La Convenzione e la Corte
europea dei diritti dell’uomo
ampliano il diritto di cronaca
(“dare e ricevere notizie”)
e proteggono il segreto
professionale dei giornalisti.
No alle perquisizioni in redazione!
Il giudice nazionale deve tener conto
delle sentenze della Corte europea
dei diritti dell'uomo ai fini della
decisione, anche in corso di causa,
con effetti immediati e assimilabili
al giudicato: è quanto stabilito
dalla Corte di cassazione con la
sentenza n. 19985 del 30/9/2011.
(In coda la raccomandazione
R7/2000 sul segreto
professionale dei giornalisti
approvata dal Consiglio d’Europa).
Il Consiglio d’Europa, nella raccomandazione R(2000)7 sulla tutela delle fonti dei giornalisti, ha scritto testualmente: «L'articolo 10 della Convenzione, così come interpretato dalla Corte europea dei Diritti dell'Uomo, s'impone a tutti gli Stati contraenti». Su questa linea si muove il principio affermato il 27 febbraio 2001 dalla Corte europea dei diritti dell’uomo: ”I giudici nazionali devono applicare le norme della Convenzione europea dei Diritti dell'Uomo secondo i principi ermeneutici espressi nella giurisprudenza della Corte europea dei Diritti dell'Uomo” (in Fisco, 2001, 4684).

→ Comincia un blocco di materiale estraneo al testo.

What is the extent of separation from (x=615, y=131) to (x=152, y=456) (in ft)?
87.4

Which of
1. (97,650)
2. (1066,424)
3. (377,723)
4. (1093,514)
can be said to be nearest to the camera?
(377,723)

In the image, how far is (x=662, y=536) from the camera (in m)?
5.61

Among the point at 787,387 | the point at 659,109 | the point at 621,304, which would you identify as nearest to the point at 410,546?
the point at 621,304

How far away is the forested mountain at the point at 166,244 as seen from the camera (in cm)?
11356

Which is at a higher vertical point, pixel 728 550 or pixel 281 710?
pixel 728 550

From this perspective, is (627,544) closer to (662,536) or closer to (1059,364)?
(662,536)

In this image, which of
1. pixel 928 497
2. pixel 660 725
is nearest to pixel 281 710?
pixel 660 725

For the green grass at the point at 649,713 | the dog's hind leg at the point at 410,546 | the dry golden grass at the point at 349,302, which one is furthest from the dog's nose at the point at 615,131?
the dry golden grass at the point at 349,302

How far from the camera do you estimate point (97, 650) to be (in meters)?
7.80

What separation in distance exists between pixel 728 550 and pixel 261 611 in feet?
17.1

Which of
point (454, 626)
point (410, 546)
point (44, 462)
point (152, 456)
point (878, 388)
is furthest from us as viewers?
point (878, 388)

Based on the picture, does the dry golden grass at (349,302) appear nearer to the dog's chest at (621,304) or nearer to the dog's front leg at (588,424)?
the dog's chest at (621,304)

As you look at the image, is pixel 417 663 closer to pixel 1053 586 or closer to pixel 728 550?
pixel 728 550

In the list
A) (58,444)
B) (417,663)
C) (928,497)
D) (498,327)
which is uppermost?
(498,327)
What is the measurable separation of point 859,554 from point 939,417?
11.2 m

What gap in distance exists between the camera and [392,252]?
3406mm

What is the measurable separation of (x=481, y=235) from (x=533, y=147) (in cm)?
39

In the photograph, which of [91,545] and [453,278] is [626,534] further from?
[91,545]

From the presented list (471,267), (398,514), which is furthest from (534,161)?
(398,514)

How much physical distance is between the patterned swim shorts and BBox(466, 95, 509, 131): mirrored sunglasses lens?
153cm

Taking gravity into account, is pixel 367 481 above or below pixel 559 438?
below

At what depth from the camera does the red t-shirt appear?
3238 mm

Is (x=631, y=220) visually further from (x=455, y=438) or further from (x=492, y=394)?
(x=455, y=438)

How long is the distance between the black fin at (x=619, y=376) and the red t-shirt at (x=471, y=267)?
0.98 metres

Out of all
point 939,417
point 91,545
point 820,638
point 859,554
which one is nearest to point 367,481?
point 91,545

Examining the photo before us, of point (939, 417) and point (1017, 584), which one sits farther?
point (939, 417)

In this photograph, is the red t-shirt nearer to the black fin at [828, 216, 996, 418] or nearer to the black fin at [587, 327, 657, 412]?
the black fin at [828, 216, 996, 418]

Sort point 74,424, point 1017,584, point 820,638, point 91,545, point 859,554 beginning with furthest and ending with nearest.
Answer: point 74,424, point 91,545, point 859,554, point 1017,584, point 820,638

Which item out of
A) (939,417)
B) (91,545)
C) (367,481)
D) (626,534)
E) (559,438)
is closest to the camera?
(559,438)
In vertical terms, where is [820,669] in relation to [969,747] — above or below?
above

Questo assunto è condiviso pienamente dalla Corte costituzionale: le sentenze di Strasburgo hanno un peso ineludibile nel sistema giudiziario italiano. Si legge nella sentenza 39/2008 della Consulta: “Questa Corte, con le recenti sentenze n. 348 e n. 349 del 2007, ha affermato, tra l'altro, che, con riguardo all'art. 117, primo comma, Cost., le norme della CEDU devono essere considerate come interposte e che la loro peculiarità, nell'ambito di siffatta categoria, consiste nella soggezione all'interpretazione della Corte di Strasburgo, alla quale gli Stati contraenti, salvo l'eventuale scrutinio di costituzionalità, sono vincolati ad uniformarsi…Gli Stati contraenti sono vincolati ad uniformarsi alle interpretazioni che la Corte di Strasburgo dà delle norme della Cedu (Convenzione europea dei diritti dell’Uomo)”. Dal 1° dicembre 2009 la Carta dei diritti fondamentali della Ue e la Convenzione europea dei diritti dell’uomo (Cedu) fanno parte della Costituzione europea (Trattato di Lisbona) e sono direttamente applicabili dai giudici e dalle autorità amministrative italiani.
di FRANCO ABRUZZO
(dal 1989 al 2007 presidente dell'Ordine dei Giornalisti della Lombardia) (07-10-2011)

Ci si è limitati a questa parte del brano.